Researchers from Johns Hopkins University have reported on a potential route through which mutations in the LRRK2 gene — the greatest known genetic contributor to Parkinson’s disease (PD) — lead to cell death. This finding comes as much of the PD research field, including many initiatives from The Michael J. Fox Foundation, is tuned to discover more about the biology of the LRRK2 gene and its corresponding protein, a potential target of disease-modifying therapies.
Husband and wife Ted Dawson, MD, and Valina Dawson, PhD, led the study, partially funded by the National Institutes of Health, and recently published in Cell. MJFF did not fund this study, but has supported the work of both before.

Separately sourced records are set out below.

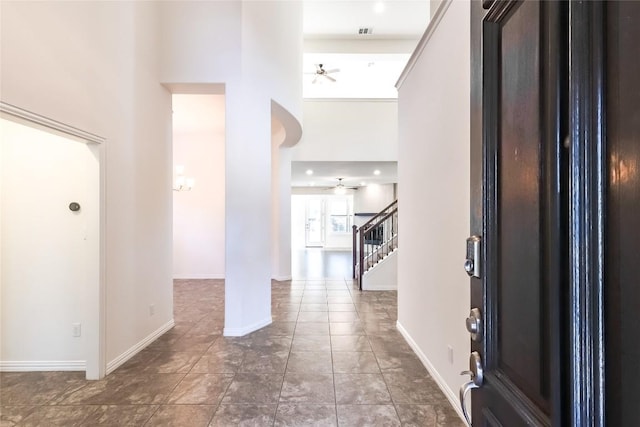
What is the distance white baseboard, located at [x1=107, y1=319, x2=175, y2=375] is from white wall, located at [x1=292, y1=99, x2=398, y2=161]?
4.34 meters

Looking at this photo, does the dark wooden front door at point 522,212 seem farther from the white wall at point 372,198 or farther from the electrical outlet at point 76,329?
the white wall at point 372,198

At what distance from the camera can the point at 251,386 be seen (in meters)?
2.48

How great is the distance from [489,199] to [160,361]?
10.5ft

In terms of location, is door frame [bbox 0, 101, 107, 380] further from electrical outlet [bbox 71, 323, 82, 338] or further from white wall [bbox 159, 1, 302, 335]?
white wall [bbox 159, 1, 302, 335]

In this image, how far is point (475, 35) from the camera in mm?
945

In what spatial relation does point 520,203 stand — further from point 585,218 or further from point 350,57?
point 350,57

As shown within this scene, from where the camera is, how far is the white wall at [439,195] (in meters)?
2.01

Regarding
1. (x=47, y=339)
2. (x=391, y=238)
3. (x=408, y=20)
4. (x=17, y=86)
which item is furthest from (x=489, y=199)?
(x=408, y=20)

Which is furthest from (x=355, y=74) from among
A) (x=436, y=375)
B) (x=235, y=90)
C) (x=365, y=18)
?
(x=436, y=375)

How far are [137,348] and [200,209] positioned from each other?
384cm

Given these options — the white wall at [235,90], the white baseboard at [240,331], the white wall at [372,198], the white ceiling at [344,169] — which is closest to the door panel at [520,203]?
the white wall at [235,90]

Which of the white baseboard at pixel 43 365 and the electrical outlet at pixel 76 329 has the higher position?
the electrical outlet at pixel 76 329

They found that mutations in the LRRK2 gene may increase the rate at which the LRRK2 protein modifies ribosomal proteins, which are key components of protein-making machinery inside cells. This could cause the machinery to manufacture too many proteins, leading to cell death.
Experiments suggested that mutations in LRRK2 increase the rate at which it modifies two ribosomal proteins, called s11 and s15. Further tests showed that increased s15 activation was associated with cell death and abnormally high levels of all proteins. This action caused by the LRRK2 mutation may cause ribosomes (the cell’s protein-making factories) to make too much protein.

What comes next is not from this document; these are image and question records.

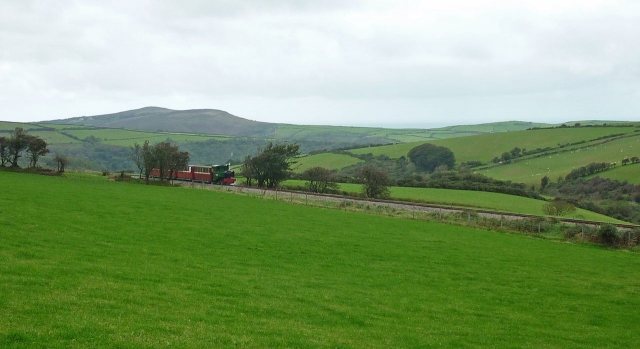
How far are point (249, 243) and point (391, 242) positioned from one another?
9153mm

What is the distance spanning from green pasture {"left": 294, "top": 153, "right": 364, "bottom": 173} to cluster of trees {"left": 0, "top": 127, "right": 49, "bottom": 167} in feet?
201

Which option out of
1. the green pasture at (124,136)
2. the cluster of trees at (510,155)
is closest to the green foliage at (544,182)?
the cluster of trees at (510,155)

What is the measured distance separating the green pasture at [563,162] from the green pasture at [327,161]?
1253 inches

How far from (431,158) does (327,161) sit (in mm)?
25589

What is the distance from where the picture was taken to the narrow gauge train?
223 ft

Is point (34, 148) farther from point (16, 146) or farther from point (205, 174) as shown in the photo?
point (205, 174)

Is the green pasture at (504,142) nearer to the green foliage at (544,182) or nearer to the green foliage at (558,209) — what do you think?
the green foliage at (544,182)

“Our results support the idea that changes in the way cells make proteins might be a common cause of Parkinson’s disease and possibly other neurodegenerative disorders,” said Dr. Ted Dawson.
He and his colleagues think that blocking excess activation of s15 ribosomal could lead to future therapies and measuring s15 could also act as a biomarker of LRRK2 activity in treatment trials.
MJFF has a LRRK2 Consortium of world-class investigators working to identify substrates of LRRK2 — the proteins that it modifies — to reveal new drug targets and biomarkers. More so toward those goals, the Foundation is gathering data and biosamples from people with and without PD with a LRRK2 mutation through the LRRK2 Cohort Consortium and the Parkinson’s Progression Markers Initiative, two large-scale clinical studies.